Archive

Quotes

Wood burns because it has the proper stuff in it, and a man becomes famous because he has the proper stuff in him.

—Johann Wolfgang von Goethe, c. 1790

Worldly fame is but a breath of wind that blows now this way, now that, and changes names as it changes in direction.

—Dante Alighieri, c. 1315

I am sick and tired of publicity. I want no more of it. It puts me in a bad light. I just want to be forgotten.

—Al Capone, 1929

He who treats another human being as divine thereby assigns to himself the relative status of a child or an animal.

—E. R. Dodds, 1951

Famous, adj. Conspicuously miserable.

—Ambrose Bierce, 1906

I won’t be happy till I’m as famous as God.

—Madonna, c. 1985

Happy is the man who hath never known what it is to taste of fame—to have it is a purgatory, to want it is a hell!

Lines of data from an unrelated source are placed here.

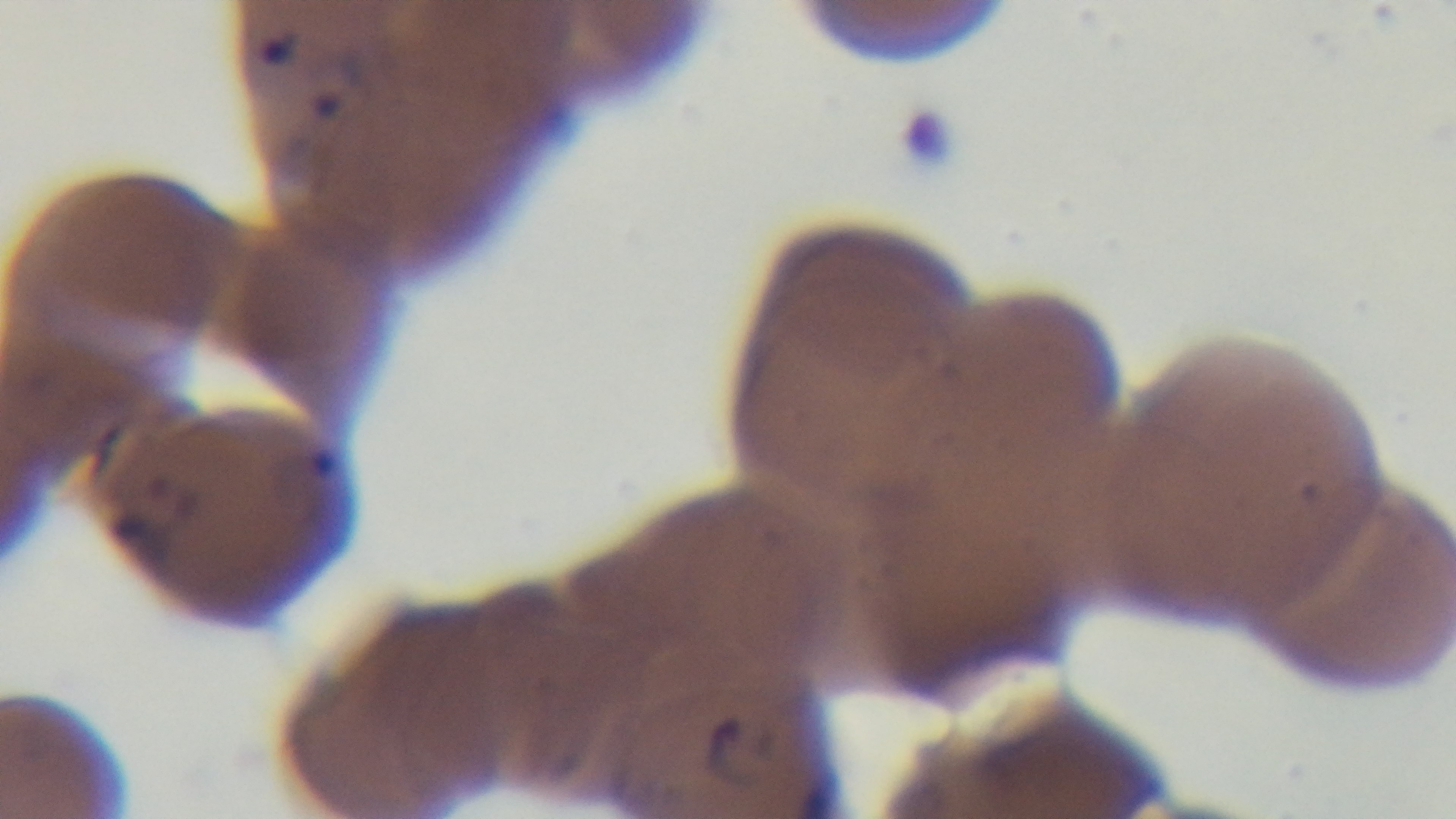
It is a thin blood film.

field_of_view: one from the slide
malaria_status: positive
stain: Giemsa
objective: 100x oil immersion
capture: mounted 4K digital camera
modality: light microscopy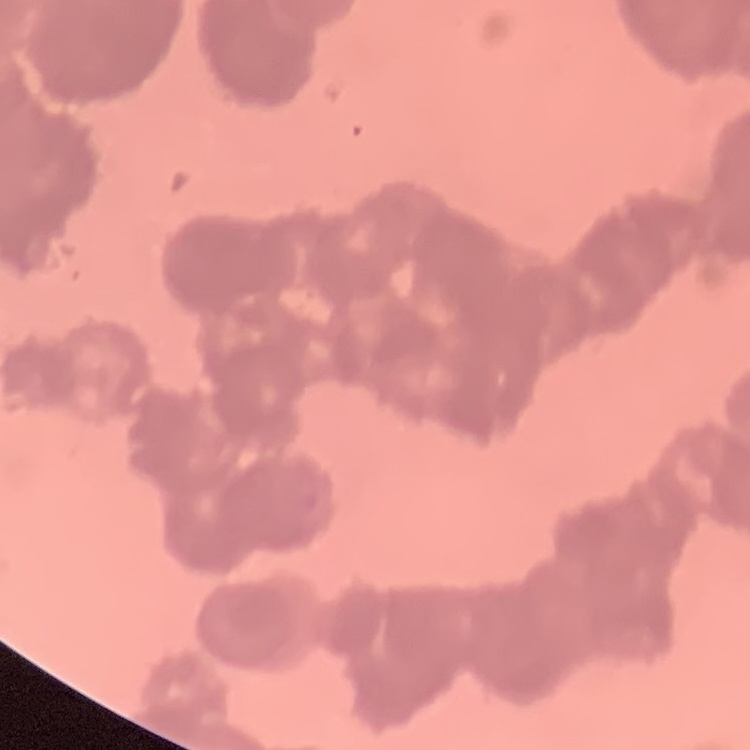

The erythrocytes exhibit rouleaux formation. One tile cut from a larger photomicrograph. Thin blood smear. Field's or Giemsa stain.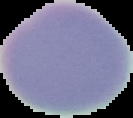

result = no malaria parasites seen
image size = 133×118 pixels
image type = cell region segmented out of the field of view; surrounding area masked to black
preparation = thin blood filmReport the malaria status of this cell.
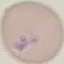

It is parasitized.

Cell patch, automatically extracted from a larger field of view and resized to 64 × 64 pixels. Giemsa stain. Acquired by smartphone through the microscope eyepiece. Thin blood film.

—Edward Bulwer-Lytton, 1843

Fame is but the empty noise of madmen.

—Epictetus, c. 100

What is popularly called fame is nothing but an empty name and a legacy from paganism.

—Erasmus, 1515

Now there is fame! Of all—hunger, misery, the incomprehension by the public—fame is by far the worst. It is the castigation by God of the artist. It is sad. It is true.

—Pablo Picasso, c. 1961

When I do a show, the whole show revolves around me, and if I don’t show up, they can just forget it.

—Ethel Merman, c. 1955

I would much rather have men ask why I have no statue than why I have one.

—Cato the Elder, c. 184 BC

How sweet it is to have people point and say, “There he is.”